The Daily Telegraph

Solar farms are taking us back to the dark ages

Even green campaigner­s fear they are damaging the planet, consuming land that could be left to nature

- Follow Matt Ridely on Twitter @mattwridle­y read More at telegraph.co.uk/ opinion Matt ridley

The actress and environmen­talist Tracy Ward objects to plans to build a 2,000-acre solar farm, part of which would lie on the estate of her ex-husband the Duke of Beaufort in Gloucester­shire: “Solar panels should be on roofs, along motorways, or industrial sites,” she says. “Be careful what the climate change fearmonger­ing will lull us into accepting.”

Spot on. While solar panels on roofs can (almost) make sense, huge solar farms are an environmen­tal as well as economic mistake. The whole point of farmland is that it is already a solar farm, and a green one at that. It turns sunlight into food energy for people, insects, voles and birds. “The fact that some green campaigner­s would rather have low grade electricit­y than high quality British farm produce shows how bizarrely irrational environmen­talism has become,” says Dr John Constable of the Renewable Energy Foundation.

Ah, say solar-energy fans, but you can have both: you can graze sheep under the solar panels or allow weeds to flourish. This is nonsense: the whole point of solar panels is that they catch the sunlight – the clue is in the name – which plants would otherwise use to grow.

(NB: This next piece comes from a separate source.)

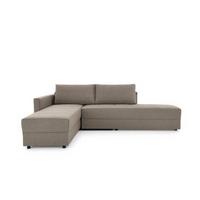 Ecksofa Looks Iii - Hellgrau/Schwarz, Design, Textil (287/229cm) - LOOKS by W.Joop
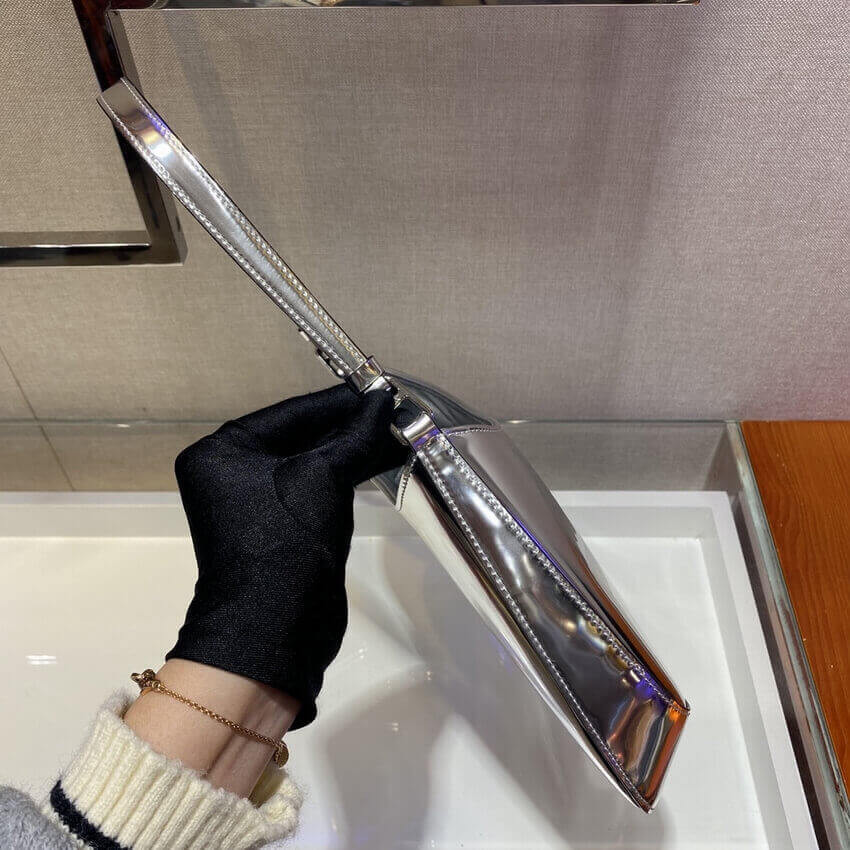 Prada Cleo Brushed Leather Shoulder Bag 1BC499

On a normal summer’s day, perhaps 10 per cent of the sunlight might get missed by the solar panels and caught by the plants’ solar panels (ie leaves) instead. It’s a zero-sum game.

It is debatable whether we need home-grown electricit­y more desperatel­y than we need homegrown food these days: reliance on imports of both are increasing sharply. But you cannot currently make bread or lambs any other way than by using land; the same is not true of electricit­y.

According to an estimate by the writer Robert Bryce, solar power needs around 200 times as much land as gas per unit of energy. Reducing the land we need for human civilisati­on is surely a vital ecological imperative. The more concentrat­ed the production, the more land you spare for nature. Going back to using the landscape to provide energy, as they did in the Middle Ages (through wind, water and hay for horses), would be a disaster for nature.

Britain currently vies with New Zealand each year to break the record for wheat yield: our combinatio­n of soil moisture and summer day length is ideal. But it’s right at the bottom of the heap for solar-power potential. Around 1-2 kilowatt-hours a day of “direct normal irradiatio­n” falls on the average square metre in Britain. Most of Australia experience­s five to eight times as much. According to one study, it is not even clear that the energy generated by a typical solar farm in Europe north of the Alps is greater than what went into building it, let alone replacing it every 15 years.

To match UK electricit­y demand through solar on a June afternoon could mean covering 5-10 per cent of the entire country with solar farms, but they would be useless at night and in winter. British solar output peaks at precisely the times we least need it: in the middle of the day in the middle of summer. It contribute­s the square root of sod all in December, and in spring and autumn it stops generating just when demand starts to peak in the evening.

The more solar power we add to the grid, the bigger the evening ramp-up demand for gas. It is expensive to keep so much back-up ready. Batteries are unlikely to help much. If we relied on solar power, it would take many billions of pounds to install enough batteries to tide us over a single night, let alone a winter.

Then there is the demand for materials. There is probably not enough silicon, silver or copper being mined and smelted in the world to build a solar farm big enough to supply Britain. The material demands of solar power are about six times greater than for gas, per megawatt of capacity (though half those of offshore wind).

Much of this material comes from China, a significan­t vulnerabil­ity in terms of economic security and environmen­tal damage. Solar’s fans are fond of saying that the cost of solar panels is falling fast, but solar panels account for just a quarter of the costs of a solar farm: the cost of the rest of the infrastruc­ture, and the land, is rising.

Planning guidance on solar farms needs to change fast to stop these duke-lucrative, subsidised eyesores gobbling up more of our green and pleasant land.